- **AIM OF THE EXERCISE**:
Write out all of the rows below word for word, and leave the pictures out.
__________________________________________________
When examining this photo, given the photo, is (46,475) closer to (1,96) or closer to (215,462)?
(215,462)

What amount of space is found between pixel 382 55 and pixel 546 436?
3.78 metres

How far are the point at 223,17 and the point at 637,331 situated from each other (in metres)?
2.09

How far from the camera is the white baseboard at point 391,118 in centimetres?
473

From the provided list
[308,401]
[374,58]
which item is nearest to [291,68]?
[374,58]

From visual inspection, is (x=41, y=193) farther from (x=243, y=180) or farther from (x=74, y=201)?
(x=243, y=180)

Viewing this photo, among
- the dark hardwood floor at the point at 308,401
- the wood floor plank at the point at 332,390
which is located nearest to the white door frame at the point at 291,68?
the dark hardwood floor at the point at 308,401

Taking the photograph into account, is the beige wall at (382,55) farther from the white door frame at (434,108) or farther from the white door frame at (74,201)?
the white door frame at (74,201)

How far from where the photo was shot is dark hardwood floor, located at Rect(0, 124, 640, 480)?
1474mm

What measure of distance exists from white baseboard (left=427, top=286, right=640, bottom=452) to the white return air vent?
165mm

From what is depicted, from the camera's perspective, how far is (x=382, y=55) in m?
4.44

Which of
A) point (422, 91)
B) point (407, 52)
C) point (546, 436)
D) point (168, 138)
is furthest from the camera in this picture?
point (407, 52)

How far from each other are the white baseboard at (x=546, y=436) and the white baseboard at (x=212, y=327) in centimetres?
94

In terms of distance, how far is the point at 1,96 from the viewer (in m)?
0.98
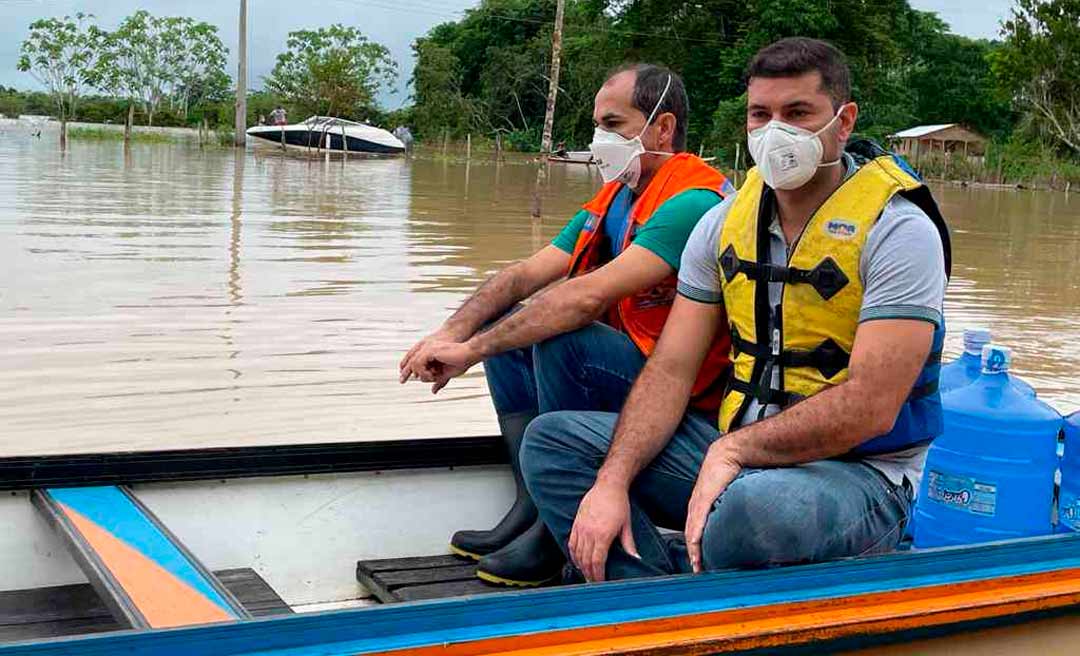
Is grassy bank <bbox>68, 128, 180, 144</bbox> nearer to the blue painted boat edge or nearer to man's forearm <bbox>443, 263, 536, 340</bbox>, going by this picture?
man's forearm <bbox>443, 263, 536, 340</bbox>

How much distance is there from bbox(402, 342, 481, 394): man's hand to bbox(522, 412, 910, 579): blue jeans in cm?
47

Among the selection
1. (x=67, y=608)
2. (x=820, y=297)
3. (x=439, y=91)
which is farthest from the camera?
(x=439, y=91)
__________________________________________________
- **EXERCISE OUTPUT**:
When examining this photo, given the photo, is (46,475) closer to (1,96) or closer to (215,462)?
(215,462)

What amount of space is found between pixel 382 55 and pixel 546 436?
3.78 metres

How far are the point at 223,17 and the point at 637,331 situated from each other (in metres)?
2.09

How far from the camera is the white baseboard at point 391,118 in centimetres?
473

From the provided list
[308,401]
[374,58]
which item is nearest to [291,68]?
[374,58]

From visual inspection, is (x=41, y=193) farther from (x=243, y=180) or farther from (x=74, y=201)?
(x=243, y=180)

Viewing this photo, among
- the dark hardwood floor at the point at 308,401
- the wood floor plank at the point at 332,390
which is located nearest to the white door frame at the point at 291,68?
the dark hardwood floor at the point at 308,401

Taking the photograph into account, is the beige wall at (382,55) farther from the white door frame at (434,108) or farther from the white door frame at (74,201)?
the white door frame at (74,201)

How far from where the photo was shot is dark hardwood floor, located at Rect(0, 124, 640, 480)?
1474mm

What measure of distance exists from white baseboard (left=427, top=286, right=640, bottom=452) to the white return air vent?
165mm

From what is depicted, from the camera's perspective, how far is (x=382, y=55) in m?
4.44

Which of
A) point (422, 91)
B) point (407, 52)
C) point (546, 436)
D) point (168, 138)
is furthest from the camera in this picture?
point (407, 52)

How far from each other are the white baseboard at (x=546, y=436) and the white baseboard at (x=212, y=327) in centimetres?
94

In terms of distance, how far is the point at 1,96 from the viewer (in m)?
0.98
Is grassy bank <bbox>68, 128, 180, 144</bbox> nearer to the blue painted boat edge or nearer to man's forearm <bbox>443, 263, 536, 340</bbox>, going by this picture?
man's forearm <bbox>443, 263, 536, 340</bbox>

How much distance is there from bbox(402, 342, 481, 394): man's hand to bbox(522, 412, 910, 579): blue jeans in cm?
47

Among the selection
1. (x=67, y=608)
2. (x=820, y=297)
3. (x=439, y=91)
which is farthest from the camera?
(x=439, y=91)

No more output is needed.